其实,对于usb_register_driver()可以看作是usb设备中的接口驱动,而usb_register_device_driver()是一个单纯的USB设备驱动.
四: hub的驱动分析
4.1: usb_bus_type->match()的匹配过程
usb_bus_type->match()用来判断驱动和设备是否匹配,它的代码如下:
static int usb_device_match(struct device *dev, struct device_driver *drv)
{
/* devices and interfaces are handled separately */
//usb device的情况
if (is_usb_device(dev)) {
/* interface drivers never match devices */
if (!is_usb_device_driver(drv))
return 0;
/* TODO: Add real matching code */
return 1;
}
//interface的情况
else {
struct usb_interface *intf;
struct usb_driver *usb_drv;
const struct usb_device_id *id;
/* device drivers never match interfaces */
if (is_usb_device_driver(drv))
return 0;
intf = to_usb_interface(dev);
usb_drv = to_usb_driver(drv);
id = usb_match_id(intf, usb_drv->id_table);
if (id)
return 1;
id = usb_match_dynamic_id(intf, usb_drv);
if (id)
return 1;
}
return 0;
}
这里的match会区分上面所说的两种驱动,即设备的驱动和接口的驱动.
is_usb_device()的代码如下:
static inline int is_usb_device(const struct device *dev)
{
return dev->type == &usb_device_type;
}
很明显,对于root hub来说,这个判断是肯定会满足的.
static inline int is_usb_device_driver(struct device_driver *drv)
{
return container_of(drv, struct usbdrv_wrap, driver)->
for_devices;
}
回忆一下,我们在分析usb_register_device_driver()的时候,不是将new_udriver->drvwrap.for_devices置为了1么?所以对于usb_register_device_driver()注册的驱动来说,这里也是会满足的.

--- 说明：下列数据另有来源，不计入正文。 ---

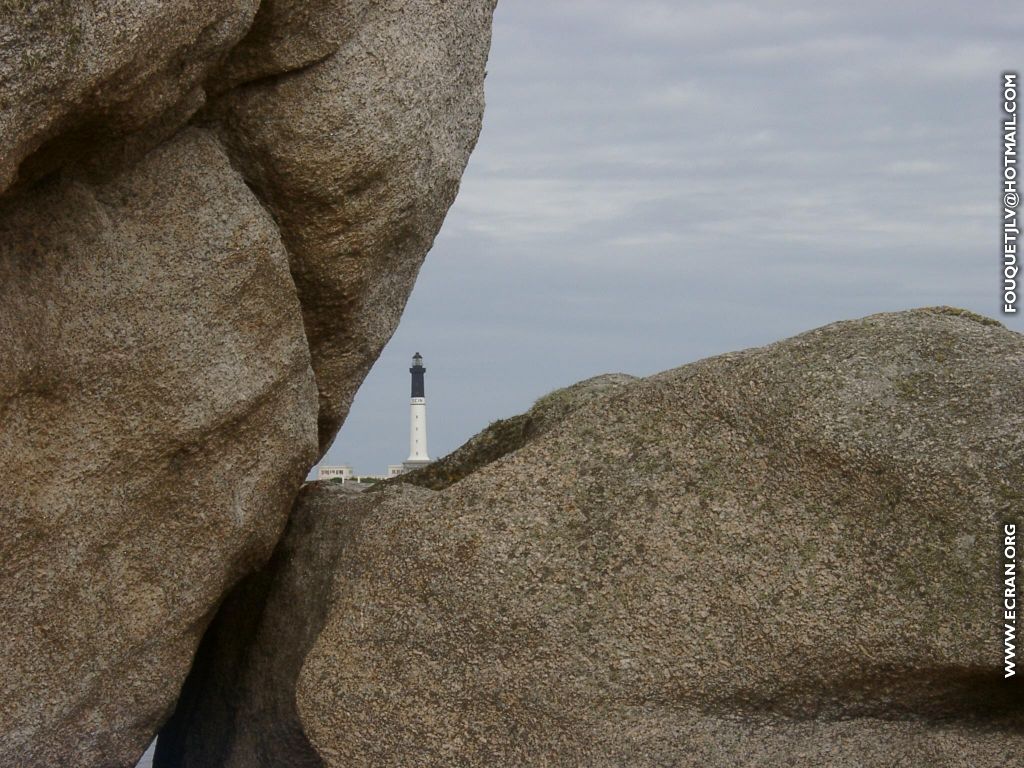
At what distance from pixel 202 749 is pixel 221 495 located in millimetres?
2815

因此,对应root hub的情况,从第一个if就会匹配到usb_register_device_driver()注册的驱动.
对于接口的驱动,我们等遇到的时候再来进行分析.
4.2:root hub的驱动入口
既然我们知道,root hub会匹配到usb_bus_type->match()的驱动,那这个驱动到底是什么呢?我们从usb子系统的初始化开始说起.
在linux-2.6.25/drivers/usb/core/usb.c中.有这样的一段代码:
subsys_initcall(usb_init);
对于subsys_initcall()我们已经不陌生了,在很多地方都会遇到它.在系统初始化的时候,会调用到它对应的函数.在这里,即为usb_init().
在usb_init()中,有这样的代码片段:
static int __init usb_init(void)
{
……
……
retval = usb_register_device_driver(&usb_generic_driver, THIS_MODULE);
if (!retval)
goto out;
……
}
在这里终于看到usb_register_device_driver()了. usb_generic_driver会匹配到所有usb 设备.定义如下:
struct usb_device_driver usb_generic_driver = {
.name = "usb",
.probe = generic_probe,
.disconnect = generic_disconnect,
#ifdef CONFIG_PM
.suspend = generic_suspend,
.resume = generic_resume,
#endif
.supports_autosuspend = 1,
};
现在是到分析probe()的时候了.我们这里说的并不是usb_generic_driver中的probe,而是封装在struct usb_device_driver中的driver对应的probe函数.

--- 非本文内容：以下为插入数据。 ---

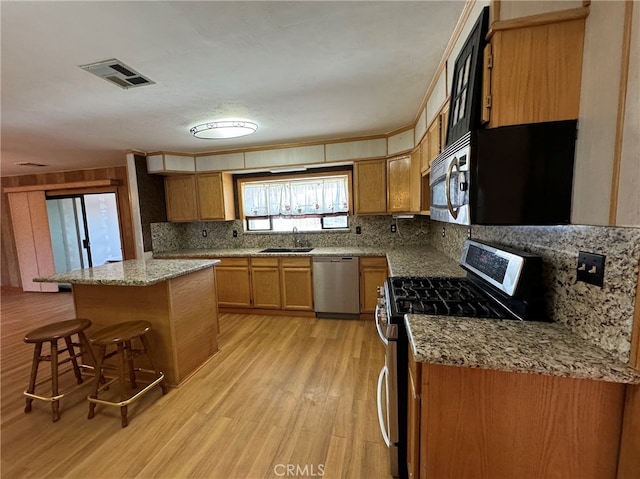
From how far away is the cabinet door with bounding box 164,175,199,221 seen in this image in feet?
13.7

在上面的分析, usb_register_device_driver()将封装的driver的probe()函数设置为了usb_probe_device().代码如下:
static int usb_probe_device(struct device *dev)
{
struct usb_device_driver *udriver = to_usb_device_driver(dev->driver);
struct usb_device *udev;
int error = -ENODEV;
dev_dbg(dev, "%s\n", __FUNCTION__);
//再次判断dev是否是usb device
if (!is_usb_device(dev)) /* Sanity check */
return error;
udev = to_usb_device(dev);
/* TODO: Add real matching code */
/* The device should always appear to be in use
* unless the driver suports autosuspend.
*/
//pm_usage_cnt: autosuspend计数.如果此计数为1,则不允许autosuspend
udev->pm_usage_cnt = !(udriver->supports_autosuspend);
error = udriver->probe(udev);
return error;
}
首先,可以通过container_of()将封装的struct device, struct device_driver转换为struct usb_device和struct usb_device_driver.

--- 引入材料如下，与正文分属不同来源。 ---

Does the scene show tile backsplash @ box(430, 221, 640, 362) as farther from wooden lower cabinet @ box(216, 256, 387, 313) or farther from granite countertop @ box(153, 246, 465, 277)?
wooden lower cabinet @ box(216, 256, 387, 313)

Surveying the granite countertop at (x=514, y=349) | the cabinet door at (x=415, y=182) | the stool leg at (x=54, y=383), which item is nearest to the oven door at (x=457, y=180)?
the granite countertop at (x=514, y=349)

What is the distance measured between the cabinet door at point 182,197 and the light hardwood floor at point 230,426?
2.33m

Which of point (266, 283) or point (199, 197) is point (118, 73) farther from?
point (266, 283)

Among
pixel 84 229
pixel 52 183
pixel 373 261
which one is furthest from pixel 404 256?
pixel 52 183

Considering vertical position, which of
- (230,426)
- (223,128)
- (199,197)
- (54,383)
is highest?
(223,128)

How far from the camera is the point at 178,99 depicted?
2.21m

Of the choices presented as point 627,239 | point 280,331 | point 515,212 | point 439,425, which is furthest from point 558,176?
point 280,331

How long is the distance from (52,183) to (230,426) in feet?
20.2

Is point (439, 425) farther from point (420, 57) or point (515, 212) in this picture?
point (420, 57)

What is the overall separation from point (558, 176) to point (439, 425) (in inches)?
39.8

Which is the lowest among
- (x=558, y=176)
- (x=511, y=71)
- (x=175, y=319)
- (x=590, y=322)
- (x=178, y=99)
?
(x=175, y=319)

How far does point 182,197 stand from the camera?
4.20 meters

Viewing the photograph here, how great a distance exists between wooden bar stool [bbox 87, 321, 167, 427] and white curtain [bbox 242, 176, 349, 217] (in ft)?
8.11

然后,再执行一次安全检查,判断dev是否是属于一个usb device.
在这里,我们首次接触到了hub suspend.如果不支持suspend(udriver->supports_autosuspend为0),则udev->pm_usage_cnt被设为1,也就是说,它不允许设备suspend.否则,将其初始化为0.
最后,正如你所看到的,流程转入到了usb_device_driver->probe().
对应到root hub,流程会转入到generic_probe().代码如下:
static int generic_probe(struct usb_device *udev)
{
int err, c;
/* put device-specific files into sysfs */
usb_create_sysfs_dev_files(udev);
/* Choose and set the configuration. This registers the interfaces
* with the driver core and lets interface drivers bind to them.
*/
if (udev->authorized == 0)
dev_err(&udev->dev, "Device is not authorized for usage\n");
else {
//选择和设定一个配置
c = usb_choose_configuration(udev);
if (c >= 0) {
err = usb_set_configuration(udev, c);
if (err) {
dev_err(&udev->dev, "can't set config #%d, error %d\n",
c, err);
/* This need not be fatal. The user can try to
* set other configurations. */
}
}
}
/* USB device state == configured ... usable */
usb_notify_add_device(udev);
return 0;
}
usb_create_sysfs_dev_files()是在sysfs中显示几个属性文件,不进行详细分析,有兴趣的可以结合之前分析的<<linux设备模型详解>>来看下代码.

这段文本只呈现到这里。